Radical Bush - Reactionary Kerry
The Boston Globe (surprisingly) published an article that is one of the best summations of the differences between Bush and Kerry that I've seen. (Hat tip Instapundit.)
To Bush the radical, 9/11 shattered the illusion that the Islamo-fascist terror can be controlled with indictments and criminal lawyers. And it shattered the belief that terrorism could be beaten without draining the swamps in which it breeds -- the dictatorships and theocracies of the Muslim Middle East. "Terrorists thrive on the support of tyrants and the resentments of oppressed peoples," Bush said last fall. "When tyrants fall and resentment gives way to hope, men and women in every culture reject the ideologies of terror and turn to the pursuits of peace."It appalls me that Kerry prefers the dictatorships of the mideast to freedom and democracy for the region.
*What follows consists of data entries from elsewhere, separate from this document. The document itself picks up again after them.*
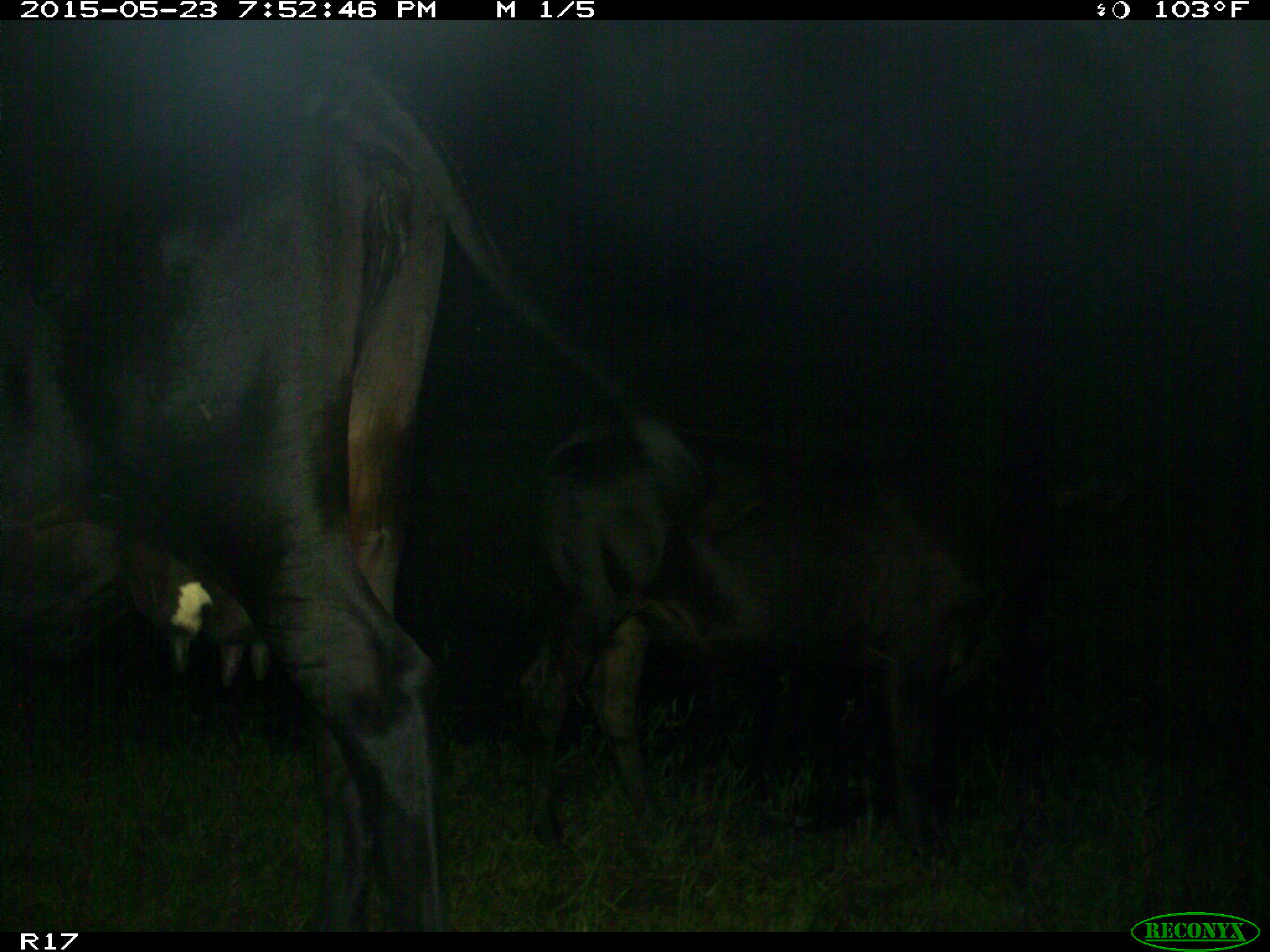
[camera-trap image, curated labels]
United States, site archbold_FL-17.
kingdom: Animalia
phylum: Chordata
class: Mammalia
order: Artiodactyla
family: Bovidae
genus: Bos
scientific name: Bos taurus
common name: domestic cow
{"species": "Bos taurus (domestic cow)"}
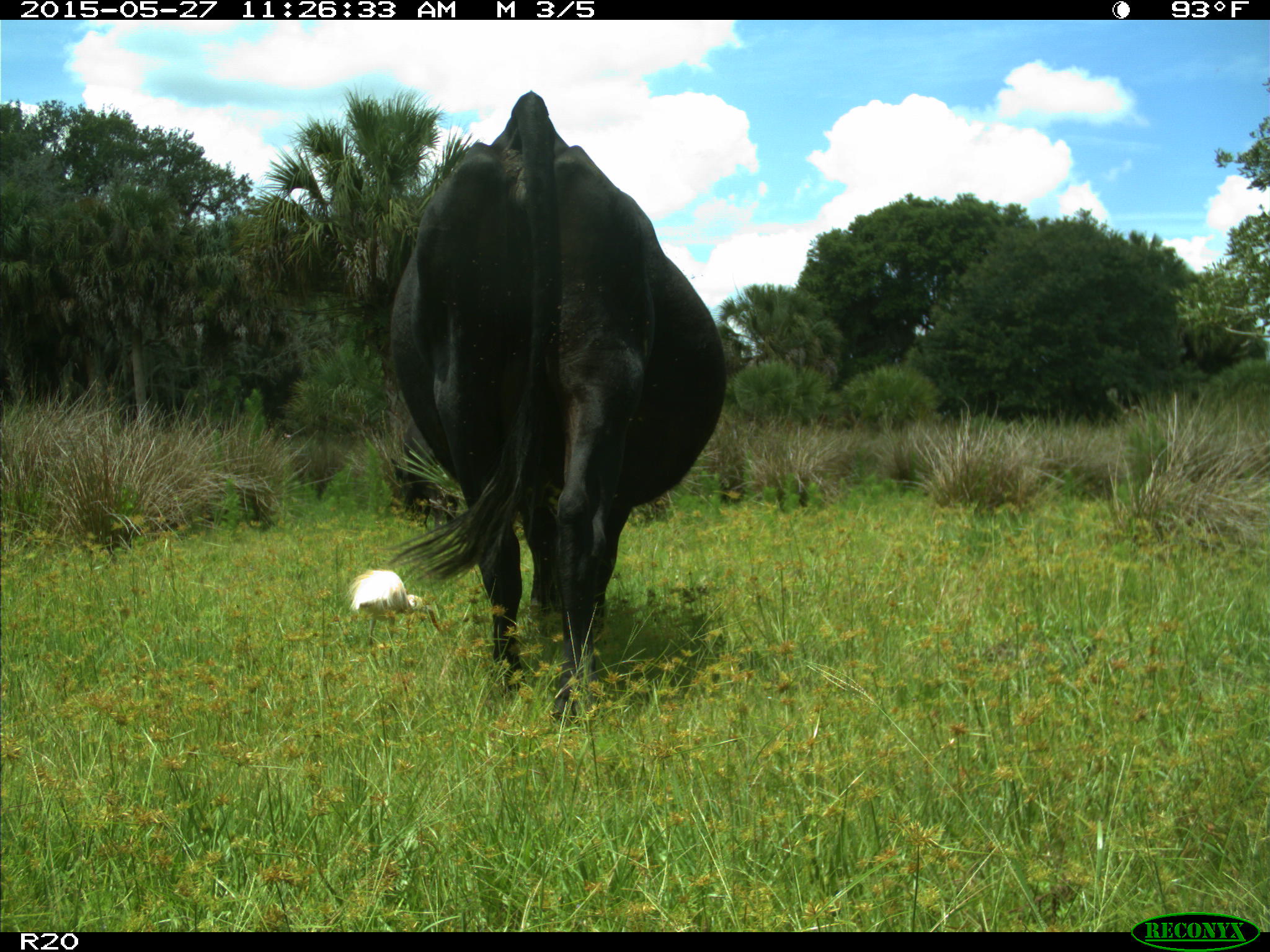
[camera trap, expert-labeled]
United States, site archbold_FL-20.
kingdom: Animalia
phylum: Chordata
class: Mammalia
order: Artiodactyla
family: Bovidae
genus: Bos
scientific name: Bos taurus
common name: domestic cow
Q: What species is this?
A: Bos taurus (domestic cow).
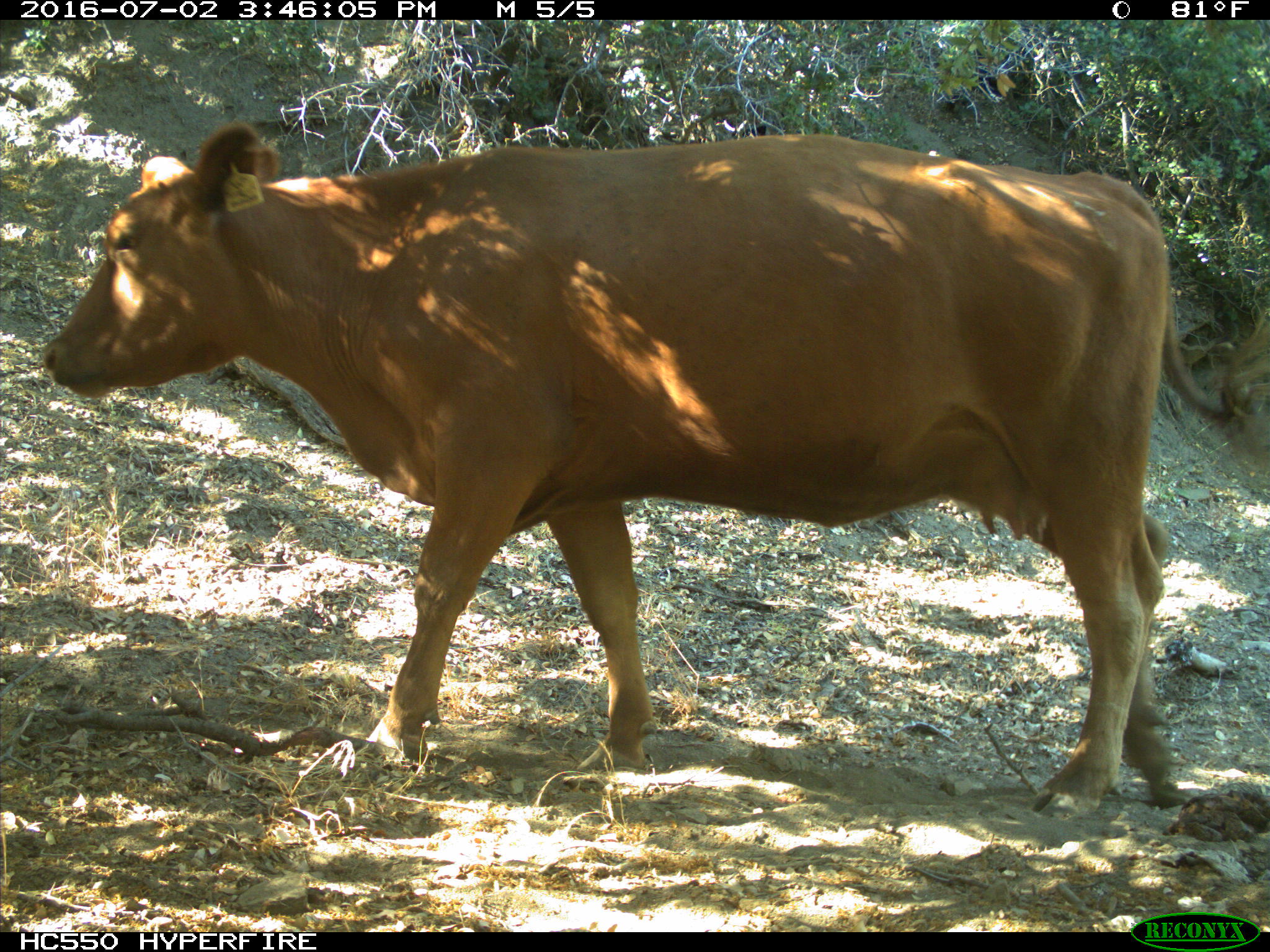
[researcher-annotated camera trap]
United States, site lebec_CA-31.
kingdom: Animalia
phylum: Chordata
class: Mammalia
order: Artiodactyla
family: Bovidae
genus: Bos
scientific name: Bos taurus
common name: domestic cow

From that insight springs Bush's campaign to democratize the Middle East and his rejection of the old "realist" policy of tolerating oppressive regimes in the name of stability. "This approach brought little stability and much oppression," he has said, "so I have changed this policy."
And Kerry the reactionary would change it back. He argues that "the goal . . . is a stable Iraq, not whether or not there's a full democracy." He told The Washington Post that if elected, he would, in the Post's words, "play down the promotion of democracy as a leading goal." In a Kerry administration there will be no effort to modernize the Middle East with freedom and pluralism. Democracy? "You can't impose it on people," Kerry says.
Perhaps that's why Muslims hate us so much?